**Extracted information**
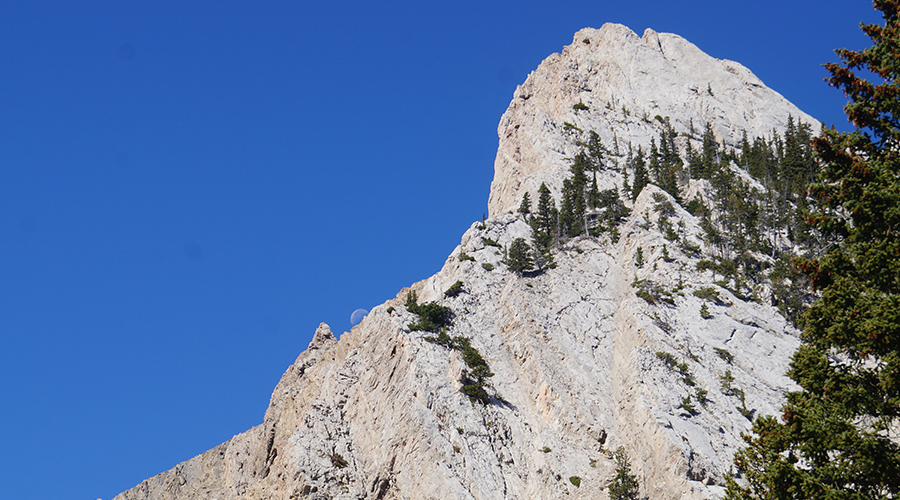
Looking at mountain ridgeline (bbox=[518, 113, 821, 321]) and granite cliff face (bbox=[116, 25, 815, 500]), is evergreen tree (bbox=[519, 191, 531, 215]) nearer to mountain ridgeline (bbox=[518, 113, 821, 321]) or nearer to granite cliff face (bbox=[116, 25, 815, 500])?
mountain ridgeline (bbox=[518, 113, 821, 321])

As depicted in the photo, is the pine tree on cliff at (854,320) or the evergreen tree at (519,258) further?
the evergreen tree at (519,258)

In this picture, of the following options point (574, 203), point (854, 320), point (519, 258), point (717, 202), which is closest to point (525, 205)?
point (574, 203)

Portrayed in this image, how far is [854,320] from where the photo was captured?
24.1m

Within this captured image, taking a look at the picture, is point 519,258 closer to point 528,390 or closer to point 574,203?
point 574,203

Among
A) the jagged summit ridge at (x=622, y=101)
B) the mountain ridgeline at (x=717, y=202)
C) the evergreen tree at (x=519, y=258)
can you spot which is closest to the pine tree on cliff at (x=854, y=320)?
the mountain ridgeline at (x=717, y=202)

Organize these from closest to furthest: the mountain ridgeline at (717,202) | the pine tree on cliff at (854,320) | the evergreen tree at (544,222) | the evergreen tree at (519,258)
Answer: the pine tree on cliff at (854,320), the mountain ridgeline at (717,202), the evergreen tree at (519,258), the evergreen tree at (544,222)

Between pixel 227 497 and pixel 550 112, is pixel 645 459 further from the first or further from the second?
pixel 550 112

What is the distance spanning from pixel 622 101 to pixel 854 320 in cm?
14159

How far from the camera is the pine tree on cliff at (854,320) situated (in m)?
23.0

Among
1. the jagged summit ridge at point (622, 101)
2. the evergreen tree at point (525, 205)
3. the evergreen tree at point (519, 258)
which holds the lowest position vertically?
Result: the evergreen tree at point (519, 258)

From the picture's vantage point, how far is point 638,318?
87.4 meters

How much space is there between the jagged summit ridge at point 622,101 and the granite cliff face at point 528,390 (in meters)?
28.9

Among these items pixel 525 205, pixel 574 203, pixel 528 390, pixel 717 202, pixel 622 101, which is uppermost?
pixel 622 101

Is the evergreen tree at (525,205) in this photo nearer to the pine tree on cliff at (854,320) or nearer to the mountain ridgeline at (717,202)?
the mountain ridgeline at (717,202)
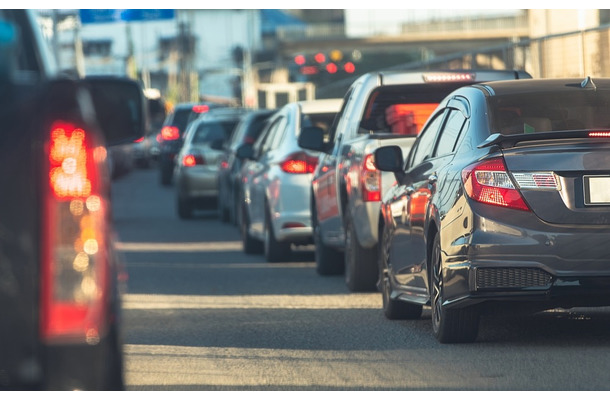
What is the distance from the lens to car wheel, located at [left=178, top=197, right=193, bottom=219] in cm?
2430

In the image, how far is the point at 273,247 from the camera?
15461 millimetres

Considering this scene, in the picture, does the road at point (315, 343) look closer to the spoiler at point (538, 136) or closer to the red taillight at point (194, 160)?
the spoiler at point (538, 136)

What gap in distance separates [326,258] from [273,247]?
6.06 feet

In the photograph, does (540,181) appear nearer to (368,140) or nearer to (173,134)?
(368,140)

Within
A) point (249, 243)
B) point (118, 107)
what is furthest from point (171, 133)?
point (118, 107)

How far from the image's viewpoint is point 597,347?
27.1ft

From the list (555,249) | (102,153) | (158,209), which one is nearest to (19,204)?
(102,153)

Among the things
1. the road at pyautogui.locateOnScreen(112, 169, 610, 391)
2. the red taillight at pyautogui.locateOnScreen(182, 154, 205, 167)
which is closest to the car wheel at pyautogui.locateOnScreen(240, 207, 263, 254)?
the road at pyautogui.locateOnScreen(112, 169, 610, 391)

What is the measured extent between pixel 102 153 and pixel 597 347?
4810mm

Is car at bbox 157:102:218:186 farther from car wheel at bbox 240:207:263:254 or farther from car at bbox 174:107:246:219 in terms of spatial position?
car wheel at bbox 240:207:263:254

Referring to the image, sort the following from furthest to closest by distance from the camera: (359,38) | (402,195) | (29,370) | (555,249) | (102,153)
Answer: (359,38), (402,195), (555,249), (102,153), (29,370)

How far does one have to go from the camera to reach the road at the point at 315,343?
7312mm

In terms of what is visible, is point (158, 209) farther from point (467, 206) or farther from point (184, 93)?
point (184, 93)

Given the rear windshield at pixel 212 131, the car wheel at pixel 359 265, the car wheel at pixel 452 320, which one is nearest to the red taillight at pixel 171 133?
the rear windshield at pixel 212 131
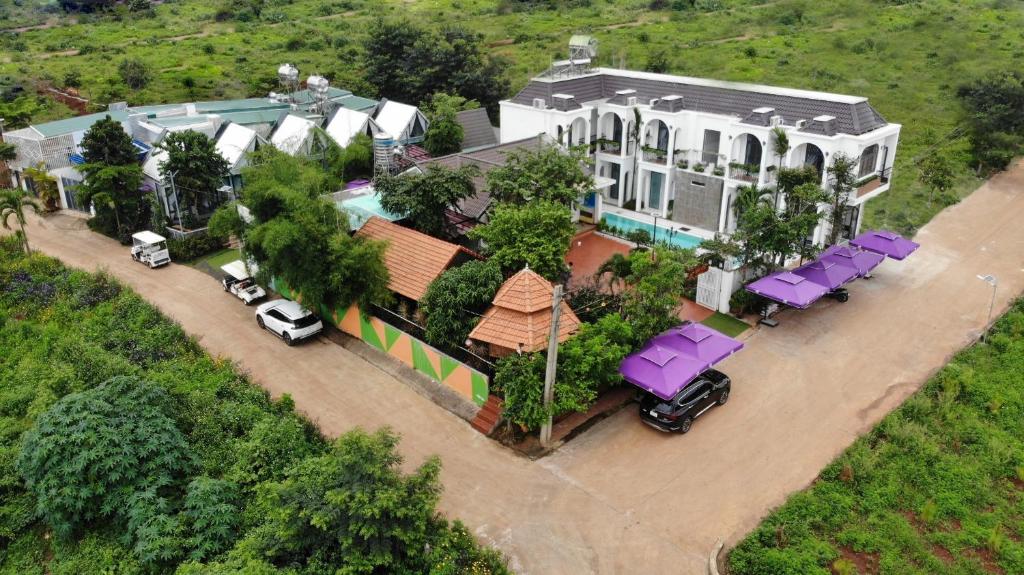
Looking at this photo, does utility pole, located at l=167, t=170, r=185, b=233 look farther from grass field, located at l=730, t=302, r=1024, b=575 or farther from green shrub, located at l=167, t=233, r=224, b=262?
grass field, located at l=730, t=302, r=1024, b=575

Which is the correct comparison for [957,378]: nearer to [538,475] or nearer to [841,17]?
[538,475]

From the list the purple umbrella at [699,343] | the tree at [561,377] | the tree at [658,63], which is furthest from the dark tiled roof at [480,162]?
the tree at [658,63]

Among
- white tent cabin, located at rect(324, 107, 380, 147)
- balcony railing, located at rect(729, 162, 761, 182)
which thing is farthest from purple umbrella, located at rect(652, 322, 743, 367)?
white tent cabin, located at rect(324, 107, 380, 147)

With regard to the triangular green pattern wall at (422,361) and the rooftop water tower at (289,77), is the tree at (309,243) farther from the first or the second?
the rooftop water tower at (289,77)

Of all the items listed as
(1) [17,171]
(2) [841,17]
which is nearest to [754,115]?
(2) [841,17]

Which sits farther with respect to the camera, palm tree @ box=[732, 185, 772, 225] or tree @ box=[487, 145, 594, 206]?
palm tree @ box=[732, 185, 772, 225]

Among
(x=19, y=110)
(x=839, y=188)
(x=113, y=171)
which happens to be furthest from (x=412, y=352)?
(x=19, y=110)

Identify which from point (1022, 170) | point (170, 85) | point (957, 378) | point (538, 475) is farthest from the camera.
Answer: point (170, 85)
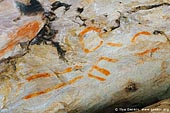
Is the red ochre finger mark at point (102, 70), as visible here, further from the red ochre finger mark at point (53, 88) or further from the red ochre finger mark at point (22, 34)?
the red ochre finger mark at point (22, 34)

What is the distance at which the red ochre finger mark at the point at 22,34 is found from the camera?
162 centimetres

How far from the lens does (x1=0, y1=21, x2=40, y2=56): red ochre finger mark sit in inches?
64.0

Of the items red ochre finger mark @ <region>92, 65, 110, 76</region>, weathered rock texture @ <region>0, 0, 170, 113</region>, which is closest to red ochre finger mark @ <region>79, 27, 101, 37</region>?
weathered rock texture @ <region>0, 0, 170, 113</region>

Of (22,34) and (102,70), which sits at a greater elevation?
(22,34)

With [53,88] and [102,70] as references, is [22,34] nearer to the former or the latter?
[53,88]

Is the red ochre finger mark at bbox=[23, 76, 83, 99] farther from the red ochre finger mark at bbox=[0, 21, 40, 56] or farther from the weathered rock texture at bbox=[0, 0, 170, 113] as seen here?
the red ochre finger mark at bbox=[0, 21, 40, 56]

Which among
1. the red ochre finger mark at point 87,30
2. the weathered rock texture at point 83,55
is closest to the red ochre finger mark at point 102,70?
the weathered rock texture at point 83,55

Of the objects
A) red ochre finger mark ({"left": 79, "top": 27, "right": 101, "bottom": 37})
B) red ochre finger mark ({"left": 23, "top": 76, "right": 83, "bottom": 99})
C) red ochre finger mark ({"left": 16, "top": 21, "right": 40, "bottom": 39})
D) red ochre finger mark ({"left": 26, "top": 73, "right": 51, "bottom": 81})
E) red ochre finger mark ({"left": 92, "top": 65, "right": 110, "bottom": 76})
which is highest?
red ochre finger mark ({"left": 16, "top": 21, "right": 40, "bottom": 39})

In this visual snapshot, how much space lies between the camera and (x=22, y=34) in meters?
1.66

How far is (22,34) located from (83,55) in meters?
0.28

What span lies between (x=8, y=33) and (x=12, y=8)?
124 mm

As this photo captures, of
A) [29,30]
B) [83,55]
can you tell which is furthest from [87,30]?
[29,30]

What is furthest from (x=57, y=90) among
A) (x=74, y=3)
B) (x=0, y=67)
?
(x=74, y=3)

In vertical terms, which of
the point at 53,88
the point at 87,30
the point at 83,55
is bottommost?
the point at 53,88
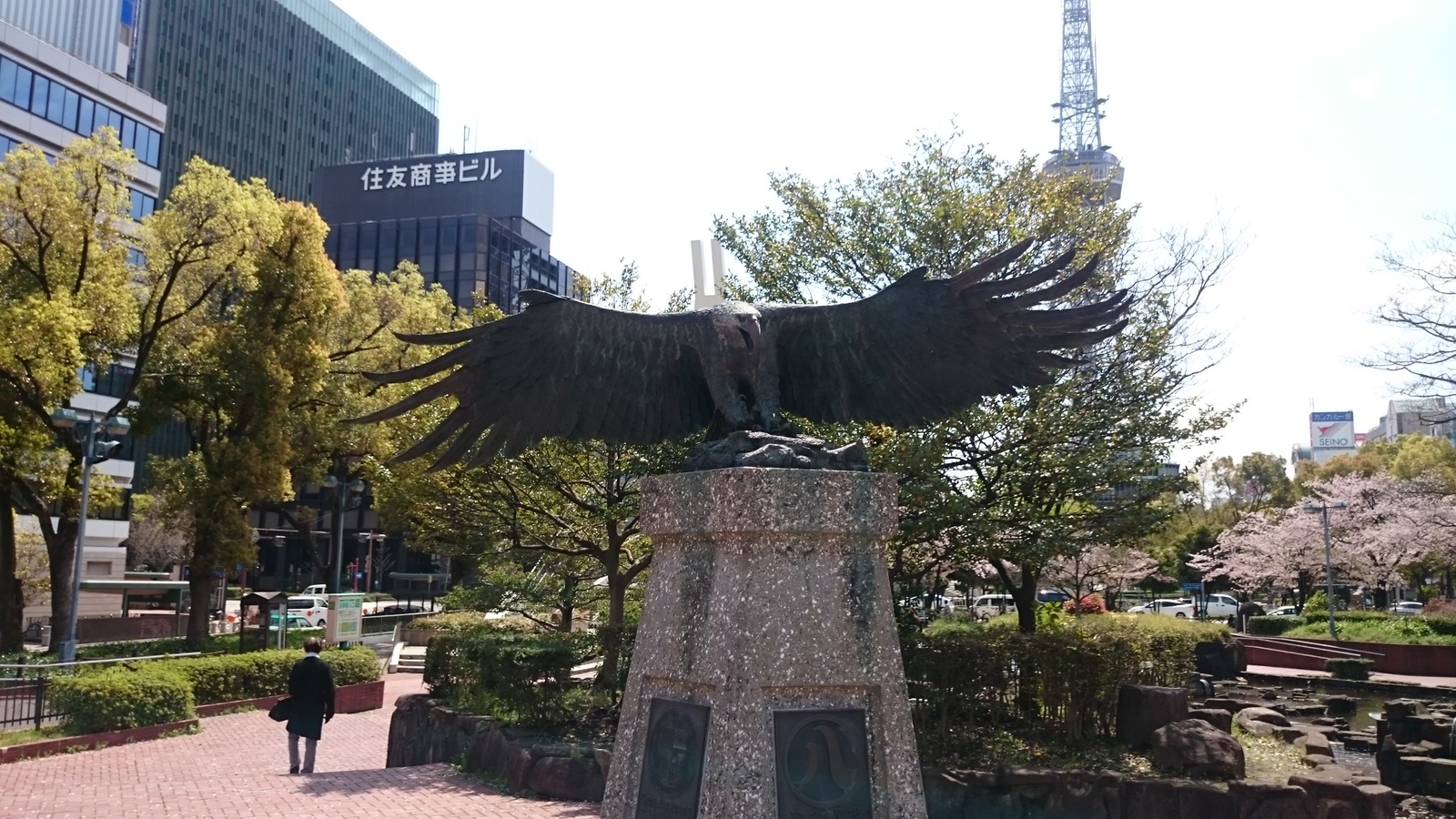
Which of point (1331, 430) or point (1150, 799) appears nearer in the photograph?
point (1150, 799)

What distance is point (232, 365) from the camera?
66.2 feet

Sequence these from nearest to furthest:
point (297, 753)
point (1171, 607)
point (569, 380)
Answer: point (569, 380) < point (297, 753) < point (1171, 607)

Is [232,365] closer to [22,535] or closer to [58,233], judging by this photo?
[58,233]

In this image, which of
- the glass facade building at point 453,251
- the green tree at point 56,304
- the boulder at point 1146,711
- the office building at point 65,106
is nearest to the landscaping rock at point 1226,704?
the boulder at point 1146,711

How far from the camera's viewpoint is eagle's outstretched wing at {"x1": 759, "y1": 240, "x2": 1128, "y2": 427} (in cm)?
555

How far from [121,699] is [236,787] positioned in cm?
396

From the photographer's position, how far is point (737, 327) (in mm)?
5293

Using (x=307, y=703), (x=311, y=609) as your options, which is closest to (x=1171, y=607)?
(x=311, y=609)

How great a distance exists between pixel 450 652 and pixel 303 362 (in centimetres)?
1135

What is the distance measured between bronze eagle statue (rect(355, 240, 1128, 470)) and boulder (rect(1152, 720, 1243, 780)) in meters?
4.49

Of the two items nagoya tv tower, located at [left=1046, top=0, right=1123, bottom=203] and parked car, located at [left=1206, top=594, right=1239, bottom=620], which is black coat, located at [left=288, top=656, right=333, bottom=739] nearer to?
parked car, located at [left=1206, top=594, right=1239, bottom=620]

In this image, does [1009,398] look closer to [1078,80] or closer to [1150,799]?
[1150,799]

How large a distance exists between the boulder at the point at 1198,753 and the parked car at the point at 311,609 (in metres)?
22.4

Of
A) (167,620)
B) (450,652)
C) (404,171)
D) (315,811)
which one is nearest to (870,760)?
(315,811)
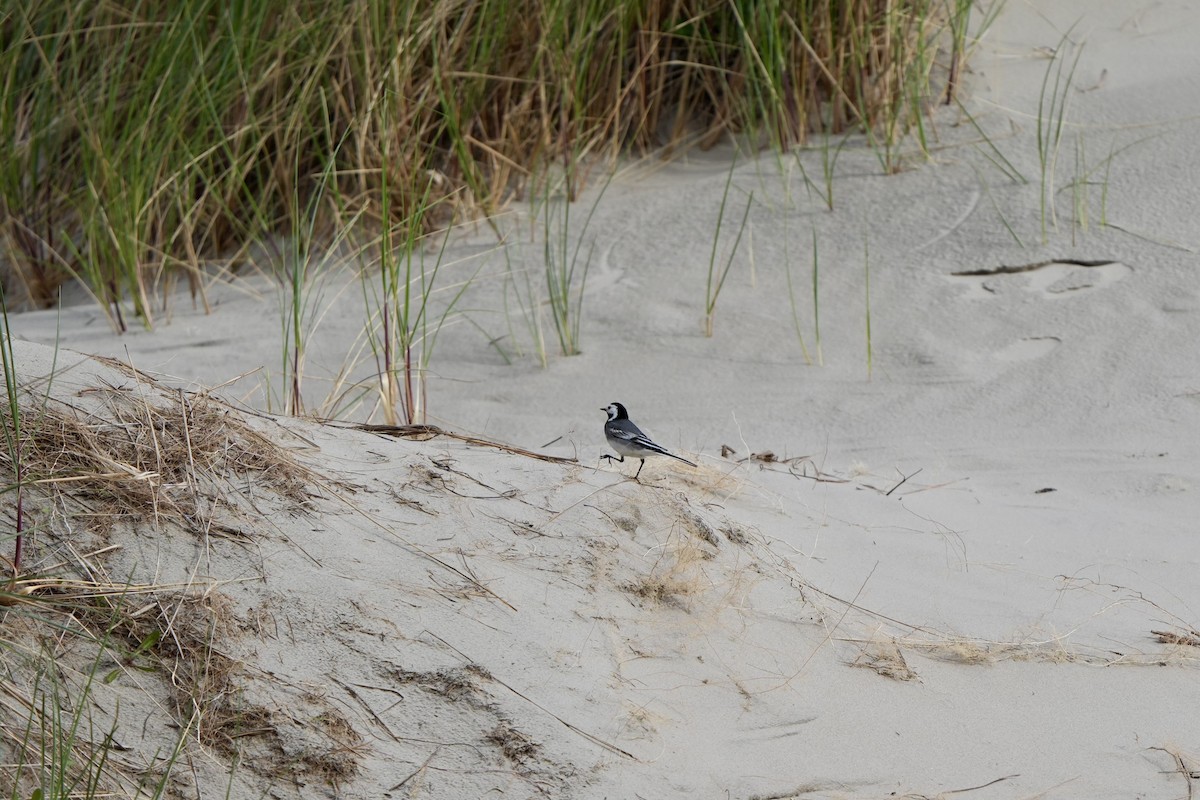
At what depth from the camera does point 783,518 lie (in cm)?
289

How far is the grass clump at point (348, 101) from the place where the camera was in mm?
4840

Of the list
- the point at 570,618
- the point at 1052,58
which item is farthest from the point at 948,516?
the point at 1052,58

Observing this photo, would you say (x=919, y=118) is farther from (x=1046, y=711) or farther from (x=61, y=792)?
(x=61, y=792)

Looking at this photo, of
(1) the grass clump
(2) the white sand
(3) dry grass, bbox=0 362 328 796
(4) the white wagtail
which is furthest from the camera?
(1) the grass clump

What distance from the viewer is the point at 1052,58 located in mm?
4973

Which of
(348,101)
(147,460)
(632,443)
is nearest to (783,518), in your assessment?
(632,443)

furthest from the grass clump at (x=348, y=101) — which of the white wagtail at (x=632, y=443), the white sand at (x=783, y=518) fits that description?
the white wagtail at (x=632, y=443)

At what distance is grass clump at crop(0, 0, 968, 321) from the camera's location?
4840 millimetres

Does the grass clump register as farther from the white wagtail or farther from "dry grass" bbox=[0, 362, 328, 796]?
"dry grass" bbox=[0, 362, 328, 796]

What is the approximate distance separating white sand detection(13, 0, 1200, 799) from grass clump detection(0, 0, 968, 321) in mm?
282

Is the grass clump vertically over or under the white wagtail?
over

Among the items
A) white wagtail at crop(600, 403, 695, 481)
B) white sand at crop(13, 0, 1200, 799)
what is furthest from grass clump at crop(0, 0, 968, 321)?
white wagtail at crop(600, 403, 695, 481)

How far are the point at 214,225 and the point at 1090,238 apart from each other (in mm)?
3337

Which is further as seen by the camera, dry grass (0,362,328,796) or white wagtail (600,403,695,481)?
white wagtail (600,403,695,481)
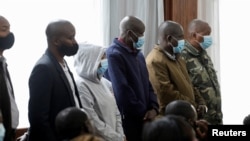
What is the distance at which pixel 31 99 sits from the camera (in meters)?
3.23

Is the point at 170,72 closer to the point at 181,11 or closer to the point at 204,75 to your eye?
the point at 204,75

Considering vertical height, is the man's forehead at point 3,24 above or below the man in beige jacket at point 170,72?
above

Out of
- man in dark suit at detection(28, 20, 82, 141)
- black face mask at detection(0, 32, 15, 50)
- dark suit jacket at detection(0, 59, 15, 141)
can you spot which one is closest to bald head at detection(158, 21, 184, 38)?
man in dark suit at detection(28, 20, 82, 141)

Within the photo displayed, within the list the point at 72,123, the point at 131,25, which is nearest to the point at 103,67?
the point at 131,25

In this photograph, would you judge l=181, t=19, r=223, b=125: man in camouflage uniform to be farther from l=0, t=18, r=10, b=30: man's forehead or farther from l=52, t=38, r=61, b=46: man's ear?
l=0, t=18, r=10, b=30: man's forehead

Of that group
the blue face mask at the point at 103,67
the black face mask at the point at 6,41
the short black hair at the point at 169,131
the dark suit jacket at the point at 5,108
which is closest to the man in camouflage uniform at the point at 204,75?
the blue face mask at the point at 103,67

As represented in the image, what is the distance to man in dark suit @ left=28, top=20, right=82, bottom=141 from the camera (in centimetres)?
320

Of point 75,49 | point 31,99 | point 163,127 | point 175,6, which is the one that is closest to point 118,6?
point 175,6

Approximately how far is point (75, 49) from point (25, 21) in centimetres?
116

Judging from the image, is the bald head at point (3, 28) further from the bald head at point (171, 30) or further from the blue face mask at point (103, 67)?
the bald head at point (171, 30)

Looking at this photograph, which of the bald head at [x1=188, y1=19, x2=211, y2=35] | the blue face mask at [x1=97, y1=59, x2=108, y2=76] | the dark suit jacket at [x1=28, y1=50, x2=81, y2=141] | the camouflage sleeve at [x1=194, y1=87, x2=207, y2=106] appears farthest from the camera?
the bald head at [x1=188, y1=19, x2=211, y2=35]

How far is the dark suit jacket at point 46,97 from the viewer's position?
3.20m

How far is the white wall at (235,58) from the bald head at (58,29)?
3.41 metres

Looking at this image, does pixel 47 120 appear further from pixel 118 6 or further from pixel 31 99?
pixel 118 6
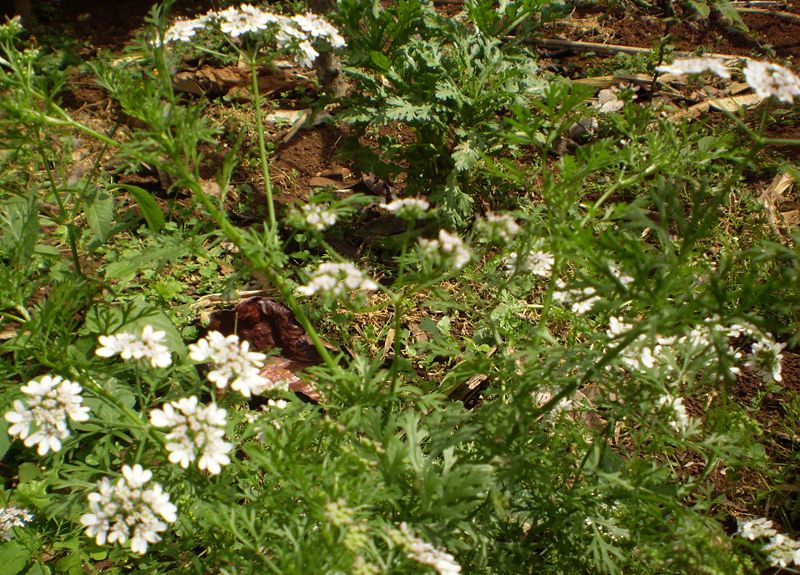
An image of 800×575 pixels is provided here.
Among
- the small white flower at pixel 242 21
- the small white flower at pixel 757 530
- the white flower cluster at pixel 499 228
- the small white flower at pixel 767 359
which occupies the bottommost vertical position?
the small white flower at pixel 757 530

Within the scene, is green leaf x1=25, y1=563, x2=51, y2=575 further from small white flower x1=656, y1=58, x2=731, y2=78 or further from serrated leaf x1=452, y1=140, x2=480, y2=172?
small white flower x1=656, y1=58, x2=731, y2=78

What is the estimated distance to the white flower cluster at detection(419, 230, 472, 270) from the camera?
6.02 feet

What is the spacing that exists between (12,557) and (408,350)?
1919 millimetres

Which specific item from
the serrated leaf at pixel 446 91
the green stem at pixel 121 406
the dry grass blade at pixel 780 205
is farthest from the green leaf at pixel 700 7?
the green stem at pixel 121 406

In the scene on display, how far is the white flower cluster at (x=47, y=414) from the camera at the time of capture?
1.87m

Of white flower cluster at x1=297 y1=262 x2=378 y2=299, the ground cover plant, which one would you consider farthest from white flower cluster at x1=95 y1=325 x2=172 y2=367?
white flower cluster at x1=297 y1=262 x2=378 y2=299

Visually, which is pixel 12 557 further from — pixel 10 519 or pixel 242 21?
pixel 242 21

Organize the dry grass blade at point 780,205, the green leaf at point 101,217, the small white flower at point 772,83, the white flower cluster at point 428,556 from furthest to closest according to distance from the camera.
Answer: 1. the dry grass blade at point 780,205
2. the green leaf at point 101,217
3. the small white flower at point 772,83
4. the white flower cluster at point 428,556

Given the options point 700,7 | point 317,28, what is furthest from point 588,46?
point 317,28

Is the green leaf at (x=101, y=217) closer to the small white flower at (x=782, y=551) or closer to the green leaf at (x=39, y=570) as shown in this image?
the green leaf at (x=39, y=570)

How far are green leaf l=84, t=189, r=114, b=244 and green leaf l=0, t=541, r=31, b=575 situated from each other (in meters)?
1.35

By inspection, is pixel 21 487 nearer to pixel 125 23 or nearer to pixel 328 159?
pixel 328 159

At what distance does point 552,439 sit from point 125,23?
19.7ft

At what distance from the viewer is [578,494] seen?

**Instruction**
Copy out the data lines from the line containing "An image of 800×575 pixels is provided here." through the line containing "1919 millimetres", including both of those lines.

**Exercise answer**
An image of 800×575 pixels is provided here.
Among
- the small white flower at pixel 242 21
- the small white flower at pixel 757 530
- the white flower cluster at pixel 499 228
- the small white flower at pixel 767 359
which occupies the bottommost vertical position?
the small white flower at pixel 757 530

Within the scene, is green leaf x1=25, y1=563, x2=51, y2=575 further from small white flower x1=656, y1=58, x2=731, y2=78 or further from serrated leaf x1=452, y1=140, x2=480, y2=172?
small white flower x1=656, y1=58, x2=731, y2=78

What is the estimated distance to the white flower cluster at detection(419, 230, 472, 270) from the camera?
6.02 feet

What is the spacing that exists between (12,557) and (408,350)?
1919 millimetres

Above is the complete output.